Alina Scott (Belizean Creole) is a Ph.D. Candidate in the Department of History at the University of Texas, Austin. Her dissertation explores Black and Indigenous petition drives in19th century U.S. Northeast. She is interested in the digital humanities, community engaged research, and public facing work that actively engages with the voices of Black, Indigenous, and people of color. Alina has served as Associate Editor and Communications Director at Not Even Past, an online public history magazine, and a managing editor for Native American and Indigenous Studies Journal (2019-20). She now hosts the weekly 15 Minute History Podcast, part of the University of Texas’s Podcast Network, and creates content on Tiktok (@ herstorian) and Instagram (@ alinascott).
Nellie Tran, Ph.D. is the daughter of Vietnamese refugee boat people, an Associate Professor in Counseling & School Psychology, an activist-scholar, and the President of the Asian American Psychological Association. She is a community psychologist who works with schools, communities, and agencies to create systems-level changes that reduce the impact of subtle forms of discrimination. Her scholarship and activism work is both personal and professional across multiple topics such as improving hostile academic spaces for students and faculty to local coalition building to more effectively connect resources in the asylum seekers crisis at the San Diego-Mexico border. Her central mission is to infiltrate systems of oppression to disrupt from within for the purpose of creating more just and inclusive settings. So naturally, she found her way onto TikTok to expose the subtle biases hidden in the academy and workplace that women, students of color, and first-generation college students experience.
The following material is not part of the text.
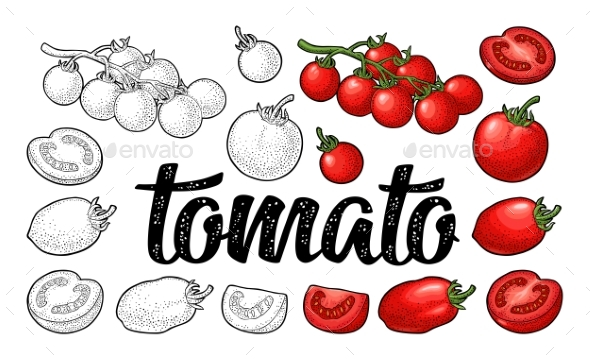 Set of Hand Drawn Tomatoes - Food Objects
Christopher Rea is Professor of Asian Studies and former Director of the Centre for Chinese Research at the University of British Columbia. A native of Berkeley, California, he earned a BA from Dartmouth College and a PhD from Columbia University, and has been a visiting fellow at Harvard University and at universities in Taiwan and Australia. His books include Where Research Begins (University of Chicago Press, 2022, with Tom Mullaney), Chinese Film Classics, 1922-1949 (2021), The Book of Swindles: Selections from a Late Ming Collection (2017, with Bruce Rusk), and The Age of Irreverence: A New History of Laughter in China (2015). During the pandemic, Chris has been using TikTok and YouTube as platforms for new experiments with research, teaching, composition, publication, and outreach.
Tom Mullaney is Professor of Chinese History at Stanford University, and a Guggenheim Fellow. He is the co-author of Where Research Begins (University of Chicago Press, 2022, with Christopher Rea), as well as The Chinese Typewriter: A History (MIT Press 2017), and Coming to Terms with the Nation: Ethnic Classification in Modern China (UC Press, 2010), among other works. His writings have appeared in Fast Company, MIT Technology Review, Quartz, the South China Morning Post, TechCrunch, the Journal of Asian Studies, Technology & Culture, Aeon, Foreign Affairs, and Foreign Policy, and his work has been featured in the LA Times, The Atlantic, the BBC, and in invited lectures at Google, Microsoft, Adobe, and more. He holds a PhD from Columbia University.
Disclaimer: This independent event is not sponsored or endorsed by TikTok.